Junko Tabei Dead: First Woman To Scale Mt. Everest Dies Aged 77


Junko Tabei, the first woman to climb Mount Everest more than four decades ago, has died. According to CNN, Ms. Tabei also who went on to scale the “Seven Summits” — the tallest mountain peaks of each of the seven continents — lost her long battle against cancer. While Ms.Tabei had passed away on October 21, the news of her death has only been made public a few hours ago. Initial reports say that Tabei passed away on Thursday at a hospital outside of Tokyo at the age of 77 — 41 years after she climbed Mount Everest.

Junko Tabei shot to international fame back in 1975 when she became the first woman to climb Mount Everest, the world’s highest mountain. She was 35-years-old at the time of her achievement. What made Tabei’s successful attempt even more noteworthy was the fact that the task was considered almost impossible for a woman to achieve. She was also noted for breaking the stereotype of the typical Japanese women of the 70s who were at that point of time expected to stay at home and perform domestic duties.

Junko Tabei was the fifth of seven children born to her parents. A resident of the town of Miharu in the Fukushima prefecture, she was considered a frail, weak child. Tabei however, showed a keen interest in mountaineering since her childhood and had by the age of 10 already started climbing. Despite her keen interest, she was unable to pursue her hobby full-time because, at that time, it was an expensive affair to become a mountaineer. Odds were also stacked up against her owing to the fact that she was a woman.

Tabei’s second tryst with mountaineering began in the year 1958 when she joined the Showa Women’s University to study English literature. There, she was a member of the mountain climbing club – again dominated by men. A woman like Tabei was unwelcome in the club following which she decided to create her own Ladies Climbing Club: Japan (LCC) in 1969 – the first of its kind in Japan. The club’s slogan was “Let’s go on an overseas expedition by ourselves.” With other members of her club, she started climbing the local mountains in Japan — including Mount Fuji. She also went on to scale the Matterhorn in the Swiss Alps. By the year 1972, Tabei had become a fairly well-known mountaineer in Japan. Her 1975 expedition to climb Mount Everest had a total of 15 members, mostly working women — including teachers, a computer programmer, and a juvenile counselor.

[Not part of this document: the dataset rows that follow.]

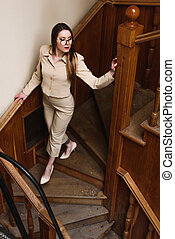 Beautiful stylish lady in suit wallks downstairs
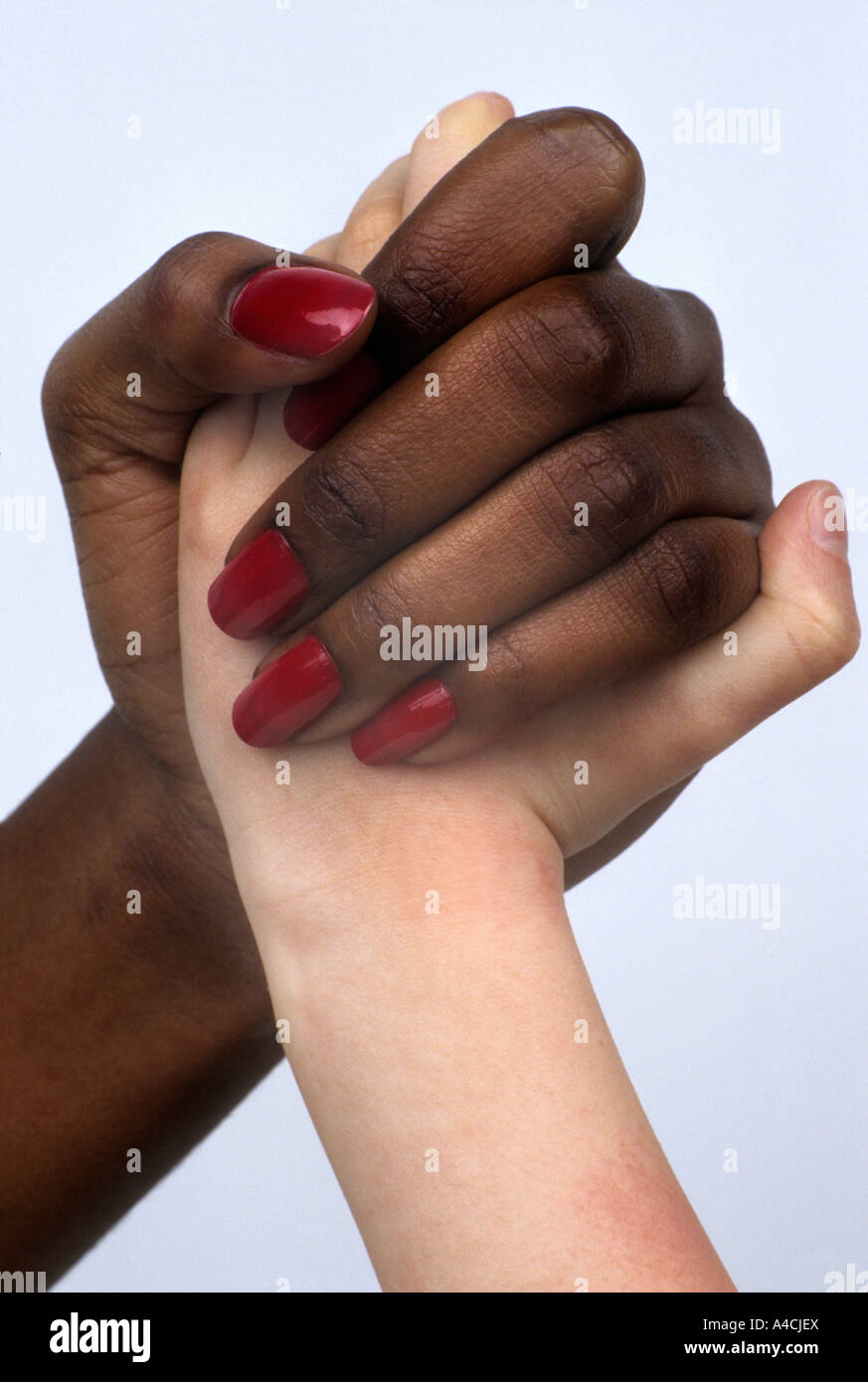 Black and white hands clasped in harmony and friendship - or fighting - Stock Image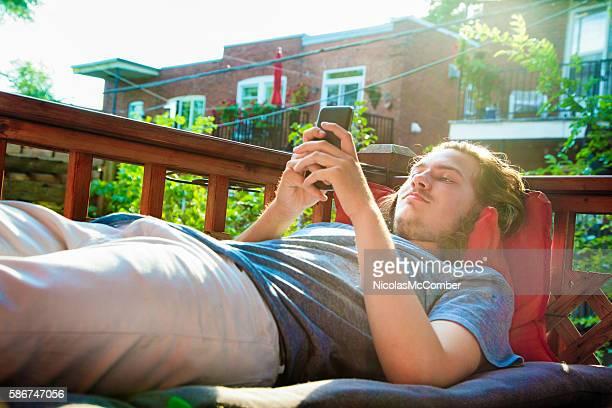 Male teenager using phone lying down on balcony Summer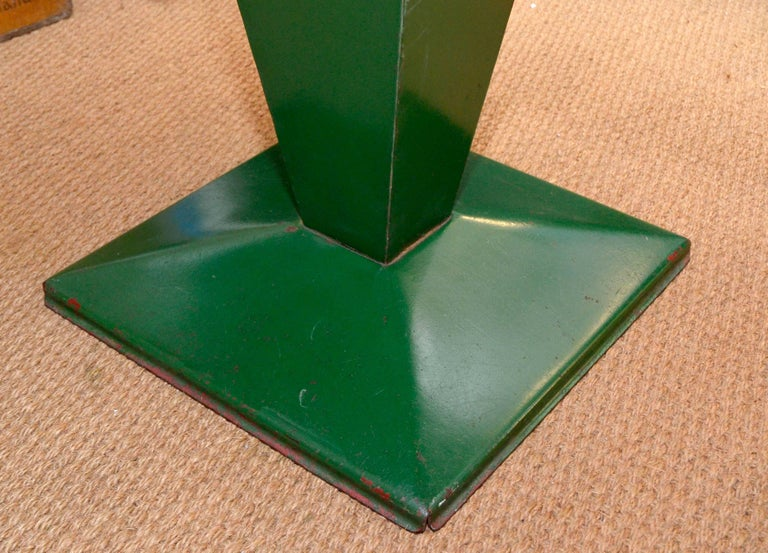 This rectangular Tolix green table is extremely rare. The squared base is in fact a typical feature that always characterizes the squared structure of the bistro table known as 'Cube' (commonly found in 80 x 80cm or 90 x 90cm, often with a hole at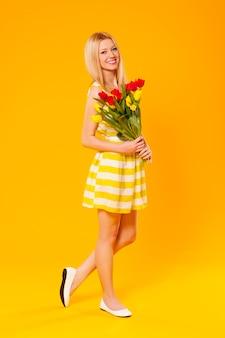Blondynki kobieta trzyma bukiet wiosennych kwiatów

“There was never a question in my mind that I wanted to climb that mountain, no matter what other people said,” she told the Japan Times soon after she climbed Mount Everest.

Before Mount Everest, they had also climbed Annapurna III on May 19, 1970.

Tabei had in several subsequent interviews told reporters that her ultimate goal was to climb the highest peaks in 190 countries throughout her life. She was fairly successful in that regard as well and was active in the mountaineering space until 2011 – the year she was diagnosed with cancer. Tabei’s last climb too happened in the same year when she ascended Japan’s Mt. Fuji with a group of high school students. In 1991, she also became the first woman to scale all the seven summits.

Apart from mountaineering, Tabei was also keen to work on ecological concerns – even going to the extent of completing a post-graduate course on the environmental degradation of Mount Everest. She also served as the director of the Himalayan Adventure Trust of Japan, an organization working on a global level to preserve mountain environments. Her organization is known to work to make Mount Everest a trash-free zone.

Tabei married Masanobu Tabei, a fellow climber she met while climbing in Japan in 1965, and had a daughter and a son.